Isabelle, à son mari
Et toi, tu ne dis rien?
Mme du Mouillard
Violée, à mon âge !...
Isabelle, à son mari
Eh bien, répondras-tu?
Ernest
J'avoue.
Isabelle
Tu as voulu prendre de force ma mère?...
Ernest
Comme un bastion.
Isabelle
Misérable !...
Octave, à part
Le drame commence.
Isabelle, à Octave
Mais pourquoi, Monsieur Octave, pourquoi ?
Octave
Ça, je me le demande.
Mme du Mouillard, à part
Insolent !
Isabelle, à Ernest
?...
Et toi... m'expliqueras-tu Pourquoi?...
Ernest, bravement
Parce que je l'aime, et qu'il me la faut
Isabelle
Tu aimes maman, toi?...
Ernest
Hélas !

Isabelle
Maman, ma rivale !... Ce n'est pas possible !...
Ernest
Cela est.
Isabelle
Alors?...
Ernest
Eh bien, ma fille, il faut divorcer.
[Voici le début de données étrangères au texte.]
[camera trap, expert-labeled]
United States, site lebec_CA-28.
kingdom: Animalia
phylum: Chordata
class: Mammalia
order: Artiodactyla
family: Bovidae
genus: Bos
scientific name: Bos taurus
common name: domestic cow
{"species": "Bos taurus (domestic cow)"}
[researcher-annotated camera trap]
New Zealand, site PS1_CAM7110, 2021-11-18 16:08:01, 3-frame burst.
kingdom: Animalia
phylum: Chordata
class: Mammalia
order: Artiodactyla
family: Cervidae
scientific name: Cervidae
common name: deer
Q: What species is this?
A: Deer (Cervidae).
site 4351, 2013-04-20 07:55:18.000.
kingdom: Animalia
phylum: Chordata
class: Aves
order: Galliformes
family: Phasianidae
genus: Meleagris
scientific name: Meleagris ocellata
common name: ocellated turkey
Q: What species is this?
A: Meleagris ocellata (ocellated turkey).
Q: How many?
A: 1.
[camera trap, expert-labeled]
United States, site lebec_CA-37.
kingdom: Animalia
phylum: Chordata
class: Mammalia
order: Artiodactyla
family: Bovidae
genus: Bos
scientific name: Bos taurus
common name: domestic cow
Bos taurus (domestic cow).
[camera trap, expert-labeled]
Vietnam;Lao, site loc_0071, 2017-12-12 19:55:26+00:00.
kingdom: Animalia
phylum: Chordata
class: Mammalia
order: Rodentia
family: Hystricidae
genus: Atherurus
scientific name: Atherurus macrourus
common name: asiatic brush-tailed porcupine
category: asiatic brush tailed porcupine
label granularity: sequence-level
Je veux épouser ta mère...
Il me la faut, il me la faut.
Isabelle
Divorcer ?...Tu n'y penses pas !...
Ernest
J'y pense au contraire, avec énergie.
Isabelle, en larmes
Mais je t'aime, moi... je t'aime... c'est fou...
Ernest
Je sais bien... seulement... tant que ta mère sera là... entre
nous... je ne verrai plus qu'elle... je n'aimerai plus qu'elle.
Octave
Oh le roublard !...
!

Mme du Mouillard, passe 3


Supposez-vous que je veuille rester encore ici?... Je pars,
Monsieur, je pars !

Ernest, à part
Enfin !...
Mme du Mouillard, criant
Euphémie ! allez me chercher une voiture.
Euphémie, coulisse, 1er plan droite
Bien, Madame.
Mme du Mouillard, à sa fille, qui ne bouge pas
Ne me retiens pas, mon enfant. Non, non, c'est inutile. Je dois
me sacrifier à ton bonheur. N'insiste pas, te dis-je. Mon cœur de
mère ne saurait résister à tes prières. Laisse-moi, laisse-moi : il le
faut, Ne m'attendris pas par tes larmes. Et vous, Monsieur mon
gendre, pas un mot. Je vous demande seulement de rendre ma
fille heureuse. Et pour vous arrcher à jamais du cœur la passion
funeste que j'y ai fait involontairement naître, je vous déclare
que vous me voyez aujourd'hui pour la dernière fois.
Ernest
Vrai?
Mme du Mouillard
Sur mon honneur de du Mouillard.
Ernest, s'affaissant dans un fauteuil
Ah je m'évanouis... (Il se trouve mal. A lui-même) de joie...
!

Isabelle
Comme il l'aime !...
Mme du Mouillard, à elle-même
Pauvre garçon.
Octave, tapant dans les mains d'Ernest, passe 3
Reviens à toi, mon vieux.
Ernest, bas à Octave
Attends qu'elle soit partie.
Octave
Ah bon !... (Il lui tape toujours dans les mains.)
!

Mme du Mouillard
Adieu, ma fille... (Elle l'embrasse.)
Isabelle, froidement
Adieu, maman.
Ernest, à Octave
Tape moins fort, mon vieux.
Euphémie (3), entrant du 1er plan droite
La voiture est en bas. (Elle sort 1er plan droite.)
Mme du Mouillard, à sa fille
Je t'enverrai mon adresse : tu me feras parvenir mes affaires.
Isabelle, même jeu
Oui, oui... je t'accompagne. (A Octave.) Occupez-vous de lui.
Octave
Soyez sans crainte.
(Elles sortent fond, 3e plan droite.)
Isabelle, à sa mère
Passe, maman.

SCÈNE VI
Octave, Ernest
Ernest, se redressant comme mû par un ressort, passe à gauche 1
Partie?
Octave (2)
Partie.
Ernest, fou de joie, exultant
Ah Octave !... Ah mon vieux !...Ah c'est à devenir fou de
! ! !

joie !... Tiens, vois, j'en pleure. (Il pleure bruyamment.) Ah !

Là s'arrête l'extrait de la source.